Een ongeziene ramp.
België, dat in juli en augustus door twee dodelijke overstromingen werd getroffen, likt zijn wonden. De menselijke tol is zeer hoog. De schade aan het erfgoed is aanzienlijk. Kerken, archieven, kastelen, musea en privéverzamelingen…
In een paar dagen tijd werden honderden sites en duizenden cultuurgoederen bijzonder zwaar aangetast door het noodweer.
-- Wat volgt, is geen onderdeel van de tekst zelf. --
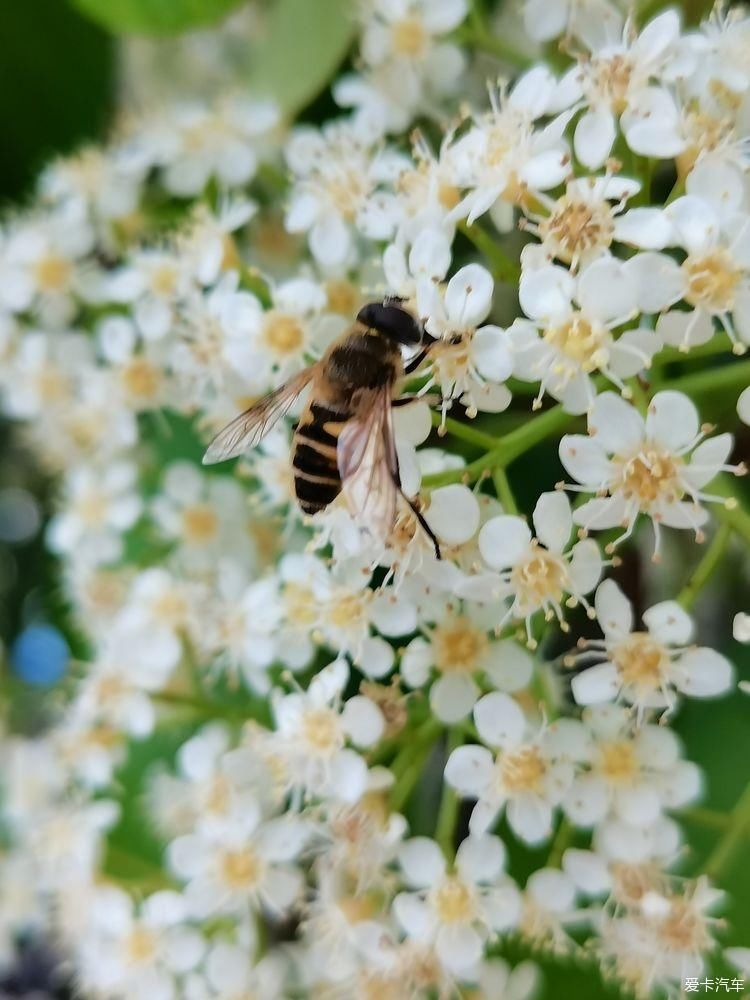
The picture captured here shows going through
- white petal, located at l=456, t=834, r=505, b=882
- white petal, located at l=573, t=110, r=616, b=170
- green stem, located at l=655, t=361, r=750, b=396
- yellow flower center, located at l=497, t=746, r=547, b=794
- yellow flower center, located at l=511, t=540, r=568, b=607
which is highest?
white petal, located at l=573, t=110, r=616, b=170

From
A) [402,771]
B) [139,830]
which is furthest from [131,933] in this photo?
[402,771]

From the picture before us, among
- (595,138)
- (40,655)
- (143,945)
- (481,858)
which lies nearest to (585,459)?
(595,138)

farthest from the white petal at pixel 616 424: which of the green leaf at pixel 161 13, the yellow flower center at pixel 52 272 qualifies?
the yellow flower center at pixel 52 272

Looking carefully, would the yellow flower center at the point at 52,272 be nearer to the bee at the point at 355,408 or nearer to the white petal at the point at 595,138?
the bee at the point at 355,408

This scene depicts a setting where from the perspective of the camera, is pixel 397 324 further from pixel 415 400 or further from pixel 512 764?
pixel 512 764

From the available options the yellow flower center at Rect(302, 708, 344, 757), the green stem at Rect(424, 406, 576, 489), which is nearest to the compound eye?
the green stem at Rect(424, 406, 576, 489)

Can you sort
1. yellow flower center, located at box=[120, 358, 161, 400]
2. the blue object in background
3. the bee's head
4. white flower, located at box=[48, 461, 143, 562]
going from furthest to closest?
the blue object in background < white flower, located at box=[48, 461, 143, 562] < yellow flower center, located at box=[120, 358, 161, 400] < the bee's head

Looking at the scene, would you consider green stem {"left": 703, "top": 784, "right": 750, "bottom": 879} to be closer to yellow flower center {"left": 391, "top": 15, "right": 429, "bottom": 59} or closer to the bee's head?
the bee's head
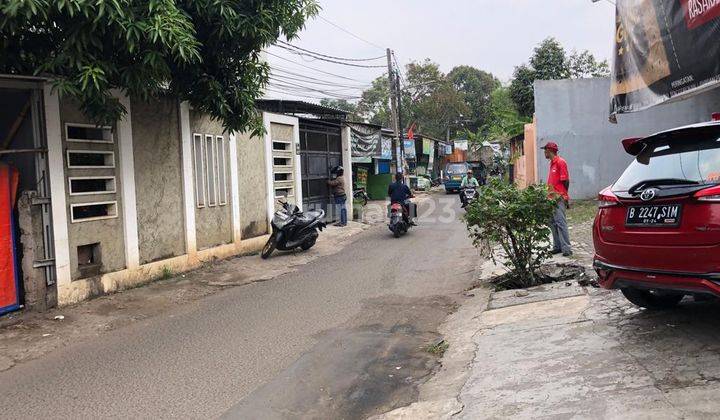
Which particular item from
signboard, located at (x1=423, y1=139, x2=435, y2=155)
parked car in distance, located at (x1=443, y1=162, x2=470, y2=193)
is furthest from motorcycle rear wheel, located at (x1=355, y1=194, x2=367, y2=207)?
signboard, located at (x1=423, y1=139, x2=435, y2=155)

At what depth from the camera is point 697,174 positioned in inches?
162

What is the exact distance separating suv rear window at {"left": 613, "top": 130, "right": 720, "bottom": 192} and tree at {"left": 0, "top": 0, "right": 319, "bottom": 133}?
501 cm

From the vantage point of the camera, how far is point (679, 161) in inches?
171

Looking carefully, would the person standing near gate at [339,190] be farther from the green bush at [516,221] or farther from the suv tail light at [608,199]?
the suv tail light at [608,199]

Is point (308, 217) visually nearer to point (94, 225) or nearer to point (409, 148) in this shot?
point (94, 225)

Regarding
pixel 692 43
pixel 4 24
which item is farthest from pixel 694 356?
pixel 4 24

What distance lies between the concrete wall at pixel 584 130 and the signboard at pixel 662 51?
7250mm

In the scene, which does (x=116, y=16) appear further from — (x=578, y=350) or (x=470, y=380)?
(x=578, y=350)

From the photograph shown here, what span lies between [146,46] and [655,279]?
6164 millimetres

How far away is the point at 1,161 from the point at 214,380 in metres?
4.56

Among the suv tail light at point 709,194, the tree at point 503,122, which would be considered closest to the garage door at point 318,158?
the tree at point 503,122

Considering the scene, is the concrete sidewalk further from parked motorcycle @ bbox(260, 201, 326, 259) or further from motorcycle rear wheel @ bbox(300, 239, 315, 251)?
motorcycle rear wheel @ bbox(300, 239, 315, 251)

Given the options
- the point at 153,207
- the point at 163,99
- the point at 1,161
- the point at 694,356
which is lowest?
the point at 694,356

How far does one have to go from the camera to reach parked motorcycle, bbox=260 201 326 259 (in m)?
11.6
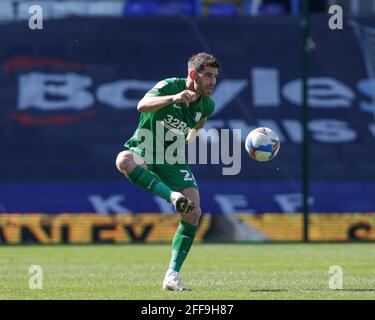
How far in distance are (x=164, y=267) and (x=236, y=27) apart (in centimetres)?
842

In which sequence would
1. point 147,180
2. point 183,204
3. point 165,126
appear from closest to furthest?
1. point 183,204
2. point 147,180
3. point 165,126

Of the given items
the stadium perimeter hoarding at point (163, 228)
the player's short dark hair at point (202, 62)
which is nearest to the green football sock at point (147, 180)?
the player's short dark hair at point (202, 62)

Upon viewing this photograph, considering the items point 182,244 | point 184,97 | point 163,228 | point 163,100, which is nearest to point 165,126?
point 163,100

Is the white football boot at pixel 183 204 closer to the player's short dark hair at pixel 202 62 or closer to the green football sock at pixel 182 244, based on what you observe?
the green football sock at pixel 182 244

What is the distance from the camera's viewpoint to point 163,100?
10.2m

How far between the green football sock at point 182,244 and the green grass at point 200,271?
32cm

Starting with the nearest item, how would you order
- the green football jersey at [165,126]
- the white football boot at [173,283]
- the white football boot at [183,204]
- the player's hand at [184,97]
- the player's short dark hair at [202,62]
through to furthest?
1. the white football boot at [183,204]
2. the player's hand at [184,97]
3. the white football boot at [173,283]
4. the player's short dark hair at [202,62]
5. the green football jersey at [165,126]

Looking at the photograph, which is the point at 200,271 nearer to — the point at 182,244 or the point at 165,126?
the point at 182,244

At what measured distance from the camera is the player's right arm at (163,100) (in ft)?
32.8

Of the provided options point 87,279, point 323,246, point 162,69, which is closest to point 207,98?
point 87,279

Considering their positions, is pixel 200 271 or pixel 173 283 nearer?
pixel 173 283

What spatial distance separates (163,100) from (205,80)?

Naar aanleiding van deze noodsituatie heeft de Blue Shield Association haar leden en partnerinstellingen opgetrommeld.
“Wij zijn zowat het Rode Kruis van het erfgoed”, verklaart Christina Ceulemans, secretaris van de Belgische tak van deze internationale NGO, die tot doel heeft cultuurgoederen te beschermen tegen allerlei gevaren.
Erfgoed maakt deel uit van ons wezen, van ons collectief geheugen. Eigenaars, kleine lokale musea kunnen alles verliezen. Wij helpen hen te redden wat er te redden valt.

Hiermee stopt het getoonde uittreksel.